Data for review
────

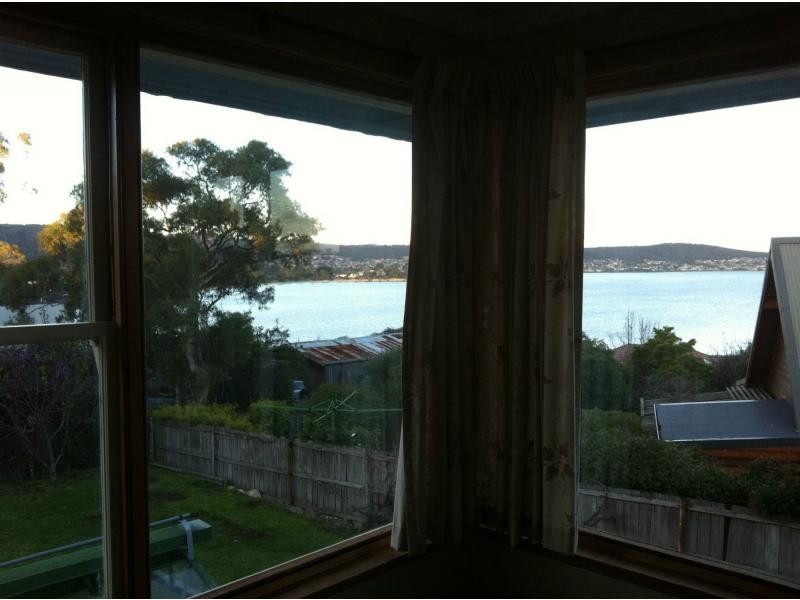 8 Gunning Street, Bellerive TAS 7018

────

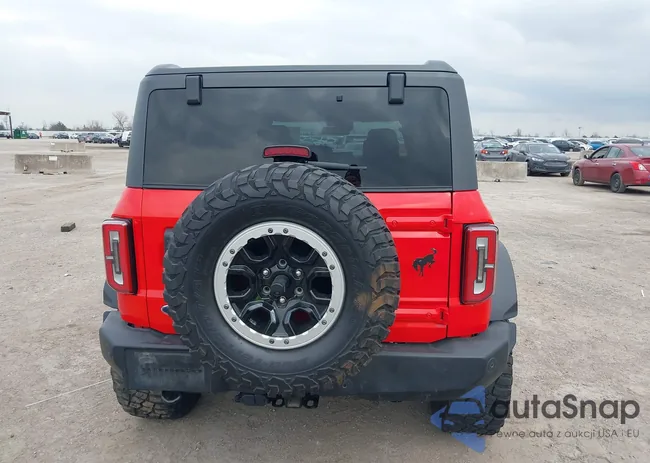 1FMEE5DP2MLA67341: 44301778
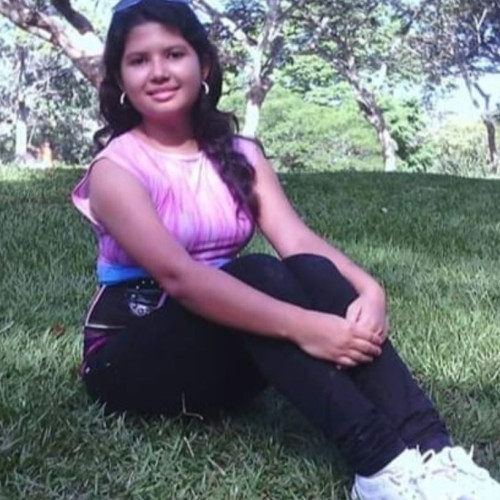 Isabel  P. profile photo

────

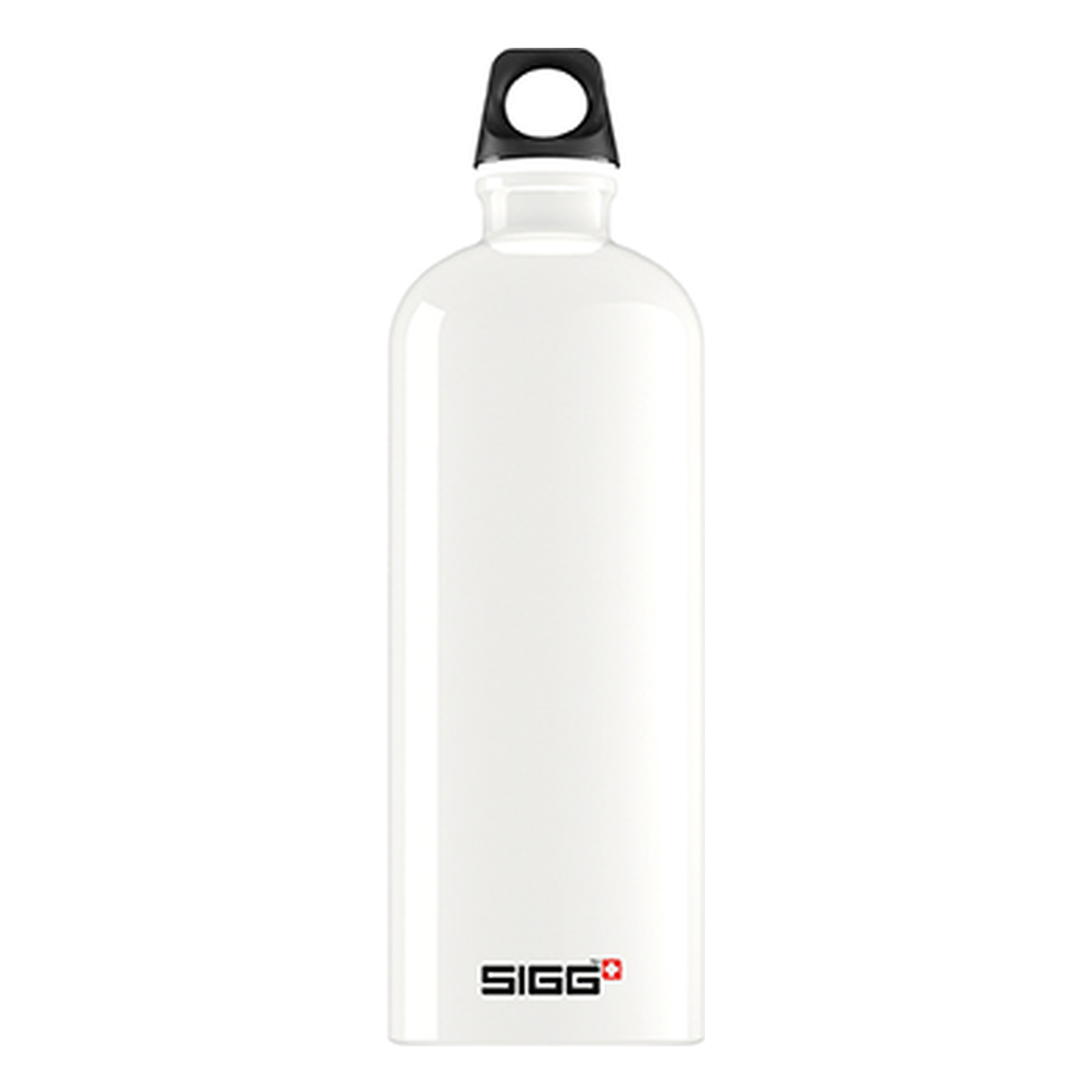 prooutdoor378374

────

Aim of the task
Between and including the line above that contains "1FMEE5DP2MLA67341: 44301778" and the line that contains "P. profile photo", restate every line word for word. Pictures stay out.

Answer space
 1FMEE5DP2MLA67341: 44301778
 Isabel  P. profile photo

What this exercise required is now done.